Why the FDA’s ‘fast track’ approval process may be hindering cancer therapy around the world

When it comes to cancer drugs, the US Food and Drug Administration is willing to go where other regulators are not.

A new study found that the FDA has granted accelerated review and approval to dozens of cancer drugs that were either not reviewed or denied authorisation by NICE and/or the European Medicines Agency (EMA), usually due to a lack of strong efficacy data or cost-effectiveness.

“The accelerated approval process was developed to facilitate the approval of drugs that address unmet medical needs by allowing regulatory approval based on unvalidated surrogate measures,” wrote study authors led by Avi Cherla, of the London School of Economics and Political Science, in JAMA Internal Medicine. Those surrogate endpoints, such as tumour response or progression-free survival (PFS), are not as often used in NICE and EMA approvals.

Between 1992 and 2017, the FDA used the accelerated process to approve 93 cancer drug indications; six of those were withdrawn, leaving 87 such indications on the market.

A total of 73 of those indications were reviewed by the EMA, and five were denied authorisation. Of the 68 indications granted by the EMA, 11 were not reviewed by NICE and five are currently undergoing review. In total, 45 of the drug indications were recommended by NICE for NHS coverage.

The reasons given by NICE and EMA for either not reviewing or not recommending the drugs in question tended to focus on a lack of efficacy data and poor cost-effectiveness. For example, carfilzomib was authorised by the FDA and EMA for treatment of multiple myeloma based on response rate and PFS, but NICE did not recommend its authorisation because overall survival data were immature and the cost per quality-adjusted life-year was “likely to be substantially >£41,429.”

In the US, cost-effectiveness is not routinely considered in approvals, and Medicare has no ability to negotiate prices with drug companies. Most of the drugs from this study that NICE did approve were contingent on the negotiation of additional confidential discounts or imposition of restricted indications.

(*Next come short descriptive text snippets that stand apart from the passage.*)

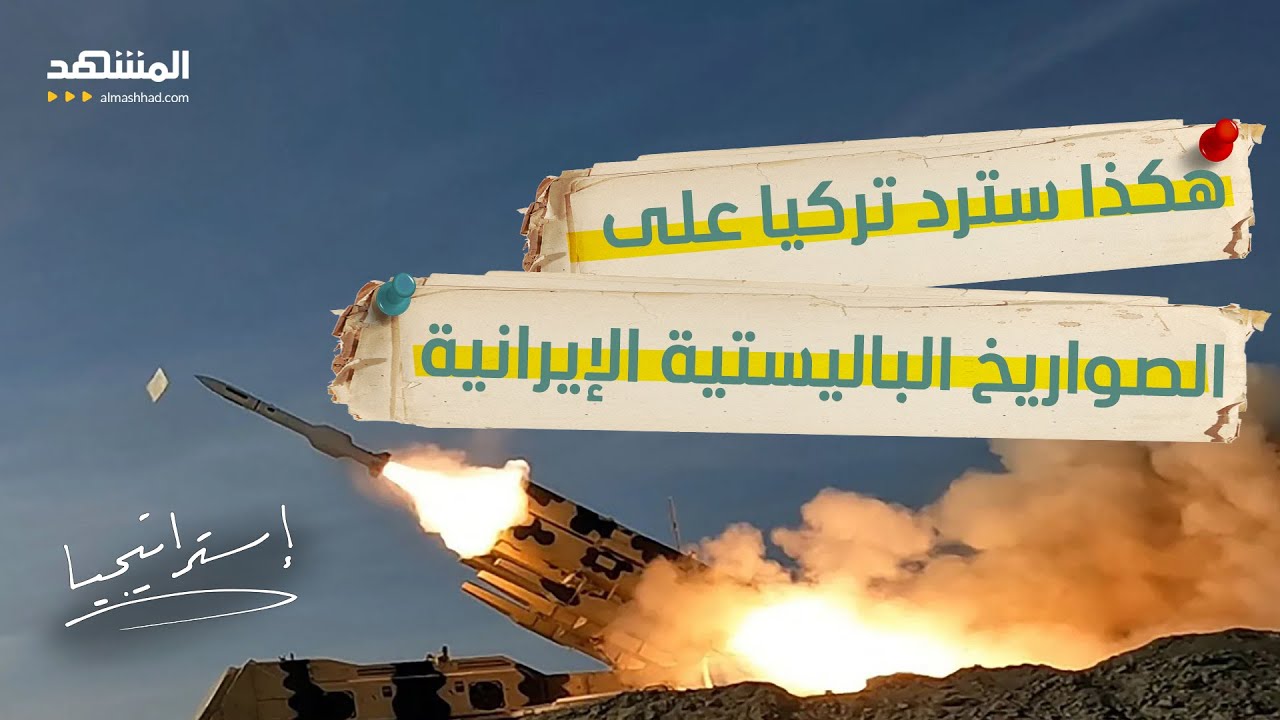 توتر خطير.. إيران تقصف تركيا بصاروخ باليستي.. ورد ناري من أنقرة - استراتيجيا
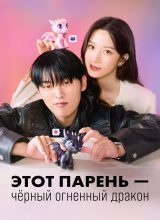 Этот парень – чёрный огненный дракон Этот парень – чёрный огненный дракон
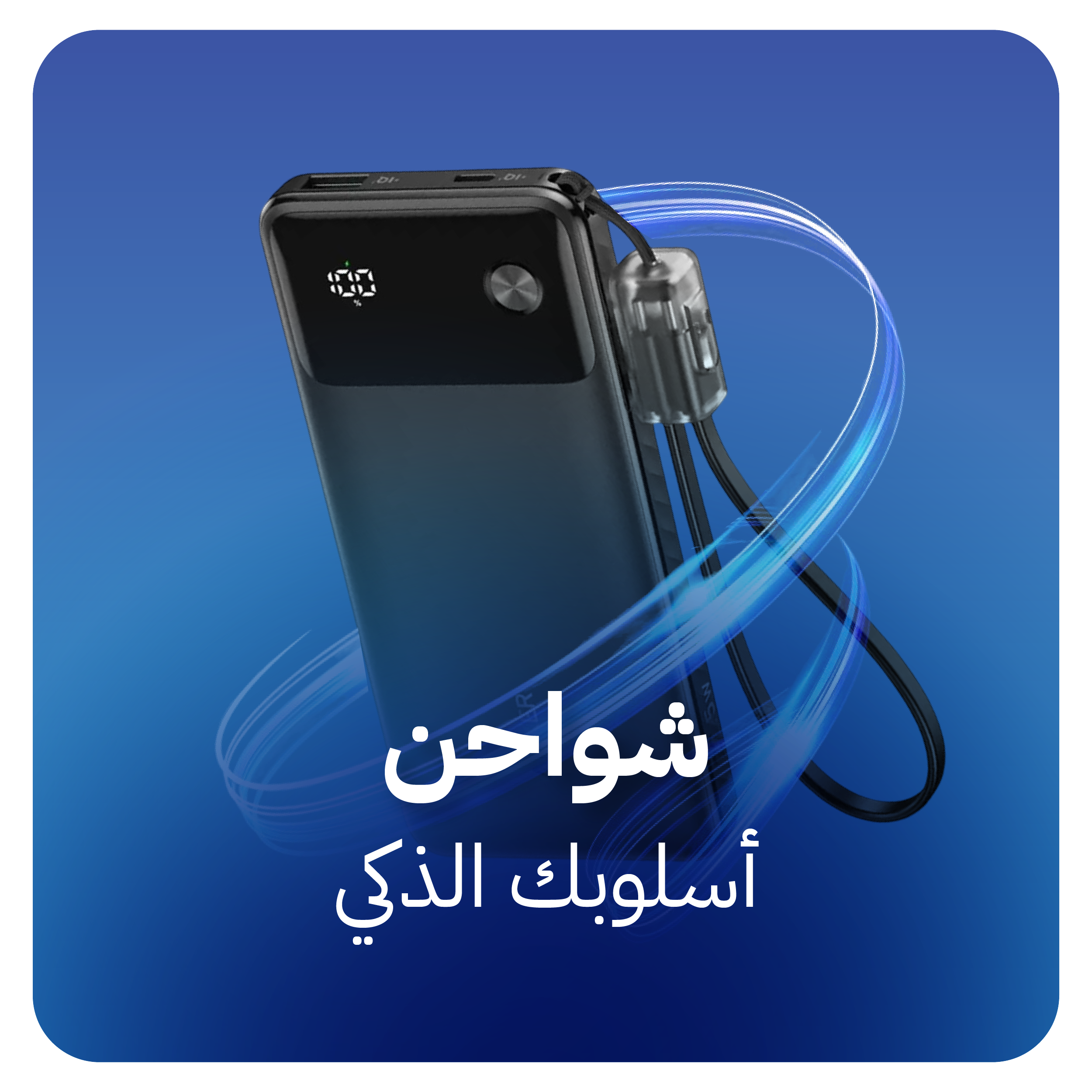 شواحن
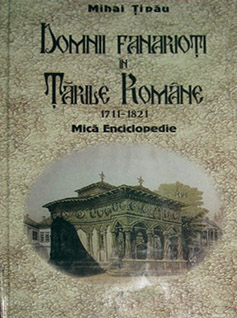 Coperta cărții: Domnii Fanarioti in Tarile Romane (1711-1821) - lonnieyoungblood.com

It may seem as though other countries are simply being more cautious in their approach to cancer drug approvals and the FDA’s looser efforts would be confined to the US market, but there is likely an external effect of those accelerated approvals.

“The US approach provides little downward market pressure and works to keep drug prices high,” wrote Dr Vinay Prasad and Dr Myung Kim, of the University of California, San Francisco and the Oregon Health and Science University, respectively, in an accompanying editorial. “High prices make the US the most valuable market for new drugs, which in turn leads to global development of drugs with marginal or unproven benefit and little focus on cost-effectiveness.”

The attempt to bring cancer drugs to market faster in the US, though well-intentioned, has led to development and approval of many expensive drugs with substantial uncertainty regarding their actual benefit. As a result, other high-income nations either delay or deny those medications, due to the lack of solid efficacy and value data.

“The lack of information regarding clinical end points, a consequence of the low US regulatory bar, makes it more difficult for other countries to obtain the evidence they need to justify coverage,” Drs Prasad and Kim wrote. “It is hard to not view the entire global cancer drug ecosystem as broken.”